On February 8, at the Santa Barbara International Film Festival, where she was presented with the Virtuosos Award, Sweeney arrived in a look that didn’t whisper Old Hollywood — it declared it. The inspiration wasn’t vague nostalgia. It pointed directly to Marilyn Monroe.
The cream-hued gown she wore, sourced from Timeless Vixen, was an original vintage design by Ceil Chapman. The silhouette holds particular significance: it mirrors the dress Monroe wore for her first Life magazine cover in April 1952. According to stylist Molly Dickson, the connection was deliberate. This was not coincidence — it was calculated homage.

The dress featured a soft off-the-shoulder neckline, elegant three-quarter sleeves, and a sparkling circular brooch resting at the center of the bodice. Chapman’s signature draping and precise ruching sculpted the waist into a classic hourglass form — the very shape that defined 1950s screen sirens. Nude pumps and brushed-out blonde waves completed the transformation, sealing the Old Hollywood illusion.

Chapman herself once dressed a roster of legends, including Elizabeth Taylor, Jayne Mansfield, Deborah Kerr, Eva Gabor — and Monroe. After launching her label in 1940 alongside Gloria Vanderbilt and her twin sister Thelma, Chapman became known for bias-cut gowns that celebrated feminine curves rather than hiding them. Though she passed away in 1979, her designs remain red carpet treasures — and Sweeney made sure this particular piece returned to the spotlight.

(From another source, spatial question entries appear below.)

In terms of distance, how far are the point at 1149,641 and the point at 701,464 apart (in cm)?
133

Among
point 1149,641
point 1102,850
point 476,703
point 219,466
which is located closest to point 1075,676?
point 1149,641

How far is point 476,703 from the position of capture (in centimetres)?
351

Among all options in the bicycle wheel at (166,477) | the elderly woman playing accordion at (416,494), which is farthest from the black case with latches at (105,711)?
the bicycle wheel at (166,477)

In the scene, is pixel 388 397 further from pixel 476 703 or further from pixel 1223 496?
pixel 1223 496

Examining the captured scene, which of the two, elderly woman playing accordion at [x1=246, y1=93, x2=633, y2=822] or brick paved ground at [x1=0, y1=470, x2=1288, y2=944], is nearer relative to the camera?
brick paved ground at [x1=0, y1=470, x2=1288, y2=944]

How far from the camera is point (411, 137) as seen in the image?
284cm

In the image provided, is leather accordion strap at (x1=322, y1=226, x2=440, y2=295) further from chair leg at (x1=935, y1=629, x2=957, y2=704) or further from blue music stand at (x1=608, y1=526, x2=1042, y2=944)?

But this wasn’t an isolated fashion moment.
Weeks earlier, at the Los Angeles premiere of The Housemaid, Sweeney wore a plunging white gown by Galia Lahav with a feathered skirt that instantly called to mind Monroe’s iconic wind-blown dress from The Seven Year Itch. The resemblance felt purposeful.
Her references to Monroe haven’t stopped at movie debuts. In January, she fronted the Annual Best Performances issue of W Magazine adorned solely in a striking Haute Joaillerie statement necklace by Chopard, with her hair styled in plush, polished curls that echoed Marilyn Monroe’s timeless allure.

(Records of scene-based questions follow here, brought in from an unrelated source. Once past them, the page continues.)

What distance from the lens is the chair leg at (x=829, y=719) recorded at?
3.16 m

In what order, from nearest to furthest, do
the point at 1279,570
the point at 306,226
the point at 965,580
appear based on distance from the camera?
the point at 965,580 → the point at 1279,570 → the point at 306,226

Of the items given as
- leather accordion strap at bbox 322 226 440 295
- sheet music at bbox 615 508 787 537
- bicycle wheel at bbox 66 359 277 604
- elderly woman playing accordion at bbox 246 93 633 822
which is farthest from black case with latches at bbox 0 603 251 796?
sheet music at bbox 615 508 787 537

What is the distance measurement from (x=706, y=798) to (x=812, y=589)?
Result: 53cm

A few months earlier, at the Governors Awards, she surprised fans with a sleek, freshly cut bob, complementing custom looks from Miu Miu styled with soft, retro waves — an understated tribute to Monroe’s Gentlemen Prefer Blondes era.
The parallels are undeniable. Yet this isn’t imitation.
At 28, the Euphoria star finds herself in a career chapter where conversations often circle her appearance before her craft — a dynamic Monroe knew all too well. Both women have faced being distilled to their looks. Both, however, have demonstrated a sharp awareness of how image can be power.

Sweeney’s choices feel less like costume and more like commentary. Less like recreation and more like reinterpretation.
Because sometimes revisiting an icon isn’t about living in the past — it’s about reclaiming its narrative for the present.